→ **Dataset excerpts**:
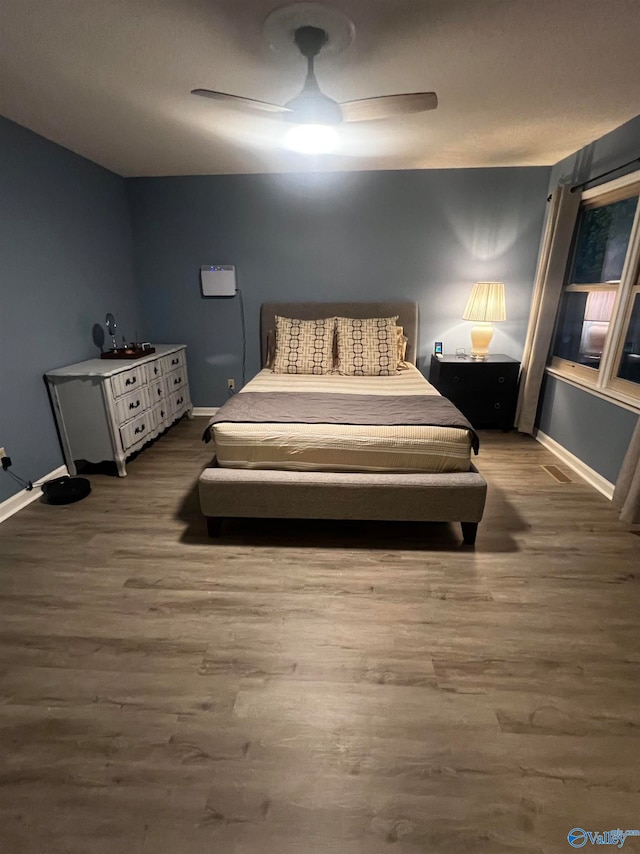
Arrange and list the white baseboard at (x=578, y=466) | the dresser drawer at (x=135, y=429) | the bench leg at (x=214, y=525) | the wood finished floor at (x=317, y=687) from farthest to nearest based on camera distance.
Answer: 1. the dresser drawer at (x=135, y=429)
2. the white baseboard at (x=578, y=466)
3. the bench leg at (x=214, y=525)
4. the wood finished floor at (x=317, y=687)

→ **Required work**: Reproduce the text of all the items above verbatim, leaving out the pictures.

→ **Response**:
Arrange and list the white baseboard at (x=578, y=466) | the dresser drawer at (x=135, y=429) | the bench leg at (x=214, y=525) | the wood finished floor at (x=317, y=687) from farthest to nearest based on camera distance.
Answer: 1. the dresser drawer at (x=135, y=429)
2. the white baseboard at (x=578, y=466)
3. the bench leg at (x=214, y=525)
4. the wood finished floor at (x=317, y=687)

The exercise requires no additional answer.